- [TASK GOAL]: This exercise calls for every record to be set down exactly.

Content starts

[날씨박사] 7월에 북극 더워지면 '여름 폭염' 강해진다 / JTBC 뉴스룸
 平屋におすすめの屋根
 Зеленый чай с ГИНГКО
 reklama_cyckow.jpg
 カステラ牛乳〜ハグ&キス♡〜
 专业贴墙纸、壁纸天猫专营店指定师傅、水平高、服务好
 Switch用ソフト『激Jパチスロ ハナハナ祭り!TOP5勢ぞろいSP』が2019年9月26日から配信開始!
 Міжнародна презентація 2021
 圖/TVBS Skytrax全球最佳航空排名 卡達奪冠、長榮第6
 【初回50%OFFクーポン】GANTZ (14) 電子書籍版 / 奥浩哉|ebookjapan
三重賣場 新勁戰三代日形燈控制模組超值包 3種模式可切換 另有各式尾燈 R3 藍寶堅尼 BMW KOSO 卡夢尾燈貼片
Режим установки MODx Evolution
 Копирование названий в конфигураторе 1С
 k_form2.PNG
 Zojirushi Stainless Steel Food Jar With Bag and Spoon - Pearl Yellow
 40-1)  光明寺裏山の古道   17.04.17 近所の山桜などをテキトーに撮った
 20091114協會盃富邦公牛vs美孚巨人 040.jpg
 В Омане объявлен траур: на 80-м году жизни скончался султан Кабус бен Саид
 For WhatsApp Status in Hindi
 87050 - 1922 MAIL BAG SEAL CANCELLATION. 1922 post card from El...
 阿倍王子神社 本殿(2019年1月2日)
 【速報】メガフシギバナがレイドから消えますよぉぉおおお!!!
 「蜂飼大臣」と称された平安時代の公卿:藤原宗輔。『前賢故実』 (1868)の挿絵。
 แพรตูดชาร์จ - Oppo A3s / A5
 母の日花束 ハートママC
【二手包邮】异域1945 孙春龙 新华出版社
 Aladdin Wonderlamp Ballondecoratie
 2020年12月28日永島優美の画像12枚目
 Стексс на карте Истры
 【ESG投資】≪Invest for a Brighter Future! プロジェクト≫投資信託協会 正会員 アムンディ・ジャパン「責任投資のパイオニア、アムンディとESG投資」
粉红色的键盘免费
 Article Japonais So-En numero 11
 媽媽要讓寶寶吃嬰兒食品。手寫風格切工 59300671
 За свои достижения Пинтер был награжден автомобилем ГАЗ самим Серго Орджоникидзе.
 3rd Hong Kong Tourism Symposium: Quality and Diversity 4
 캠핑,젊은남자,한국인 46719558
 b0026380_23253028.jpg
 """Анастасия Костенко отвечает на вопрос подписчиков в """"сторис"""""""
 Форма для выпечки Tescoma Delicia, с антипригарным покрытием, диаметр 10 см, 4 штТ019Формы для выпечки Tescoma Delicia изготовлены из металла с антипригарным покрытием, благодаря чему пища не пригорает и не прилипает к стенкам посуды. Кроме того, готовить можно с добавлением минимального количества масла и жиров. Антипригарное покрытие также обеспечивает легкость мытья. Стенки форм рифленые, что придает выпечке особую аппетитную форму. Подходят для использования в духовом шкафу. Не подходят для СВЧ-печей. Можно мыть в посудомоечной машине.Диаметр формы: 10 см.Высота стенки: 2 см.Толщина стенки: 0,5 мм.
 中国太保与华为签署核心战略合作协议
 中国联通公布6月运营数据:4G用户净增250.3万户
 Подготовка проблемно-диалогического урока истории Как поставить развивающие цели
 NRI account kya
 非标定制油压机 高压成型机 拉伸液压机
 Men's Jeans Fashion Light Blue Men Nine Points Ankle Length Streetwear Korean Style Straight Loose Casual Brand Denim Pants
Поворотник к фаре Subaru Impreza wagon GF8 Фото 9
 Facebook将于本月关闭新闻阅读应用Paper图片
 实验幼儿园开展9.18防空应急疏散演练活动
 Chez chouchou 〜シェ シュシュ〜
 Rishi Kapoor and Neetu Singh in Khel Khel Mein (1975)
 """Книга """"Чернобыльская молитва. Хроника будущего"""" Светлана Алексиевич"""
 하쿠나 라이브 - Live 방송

Content ends

- [ANSWER]:
[날씨박사] 7월에 북극 더워지면 '여름 폭염' 강해진다 / JTBC 뉴스룸
 平屋におすすめの屋根
 Зеленый чай с ГИНГКО
 reklama_cyckow.jpg
 カステラ牛乳〜ハグ&キス♡〜
 专业贴墙纸、壁纸天猫专营店指定师傅、水平高、服务好
 Switch用ソフト『激Jパチスロ ハナハナ祭り!TOP5勢ぞろいSP』が2019年9月26日から配信開始!
 Міжнародна презентація 2021
 圖/TVBS Skytrax全球最佳航空排名 卡達奪冠、長榮第6
 【初回50%OFFクーポン】GANTZ (14) 電子書籍版 / 奥浩哉|ebookjapan
三重賣場 新勁戰三代日形燈控制模組超值包 3種模式可切換 另有各式尾燈 R3 藍寶堅尼 BMW KOSO 卡夢尾燈貼片
Режим установки MODx Evolution
 Копирование названий в конфигураторе 1С
 k_form2.PNG
 Zojirushi Stainless Steel Food Jar With Bag and Spoon - Pearl Yellow
 40-1)  光明寺裏山の古道   17.04.17 近所の山桜などをテキトーに撮った
 20091114協會盃富邦公牛vs美孚巨人 040.jpg
 В Омане объявлен траур: на 80-м году жизни скончался султан Кабус бен Саид
 For WhatsApp Status in Hindi
 87050 - 1922 MAIL BAG SEAL CANCELLATION. 1922 post card from El...
 阿倍王子神社 本殿(2019年1月2日)
 【速報】メガフシギバナがレイドから消えますよぉぉおおお!!!
 「蜂飼大臣」と称された平安時代の公卿:藤原宗輔。『前賢故実』 (1868)の挿絵。
 แพรตูดชาร์จ - Oppo A3s / A5
 母の日花束 ハートママC
【二手包邮】异域1945 孙春龙 新华出版社
 Aladdin Wonderlamp Ballondecoratie
 2020年12月28日永島優美の画像12枚目
 Стексс на карте Истры
 【ESG投資】≪Invest for a Brighter Future! プロジェクト≫投資信託協会 正会員 アムンディ・ジャパン「責任投資のパイオニア、アムンディとESG投資」
粉红色的键盘免费
 Article Japonais So-En numero 11
 媽媽要讓寶寶吃嬰兒食品。手寫風格切工 59300671
 За свои достижения Пинтер был награжден автомобилем ГАЗ самим Серго Орджоникидзе.
 3rd Hong Kong Tourism Symposium: Quality and Diversity 4
 캠핑,젊은남자,한국인 46719558
 b0026380_23253028.jpg
 """Анастасия Костенко отвечает на вопрос подписчиков в """"сторис"""""""
 Форма для выпечки Tescoma Delicia, с антипригарным покрытием, диаметр 10 см, 4 штТ019Формы для выпечки Tescoma Delicia изготовлены из металла с антипригарным покрытием, благодаря чему пища не пригорает и не прилипает к стенкам посуды. Кроме того, готовить можно с добавлением минимального количества масла и жиров. Антипригарное покрытие также обеспечивает легкость мытья. Стенки форм рифленые, что придает выпечке особую аппетитную форму. Подходят для использования в духовом шкафу. Не подходят для СВЧ-печей. Можно мыть в посудомоечной машине.Диаметр формы: 10 см.Высота стенки: 2 см.Толщина стенки: 0,5 мм.
 中国太保与华为签署核心战略合作协议
 中国联通公布6月运营数据:4G用户净增250.3万户
 Подготовка проблемно-диалогического урока истории Как поставить развивающие цели
 NRI account kya
 非标定制油压机 高压成型机 拉伸液压机
 Men's Jeans Fashion Light Blue Men Nine Points Ankle Length Streetwear Korean Style Straight Loose Casual Brand Denim Pants
Поворотник к фаре Subaru Impreza wagon GF8 Фото 9
 Facebook将于本月关闭新闻阅读应用Paper图片
 实验幼儿园开展9.18防空应急疏散演练活动
 Chez chouchou 〜シェ シュシュ〜
 Rishi Kapoor and Neetu Singh in Khel Khel Mein (1975)
 """Книга """"Чернобыльская молитва. Хроника будущего"""" Светлана Алексиевич"""
 하쿠나 라이브 - Live 방송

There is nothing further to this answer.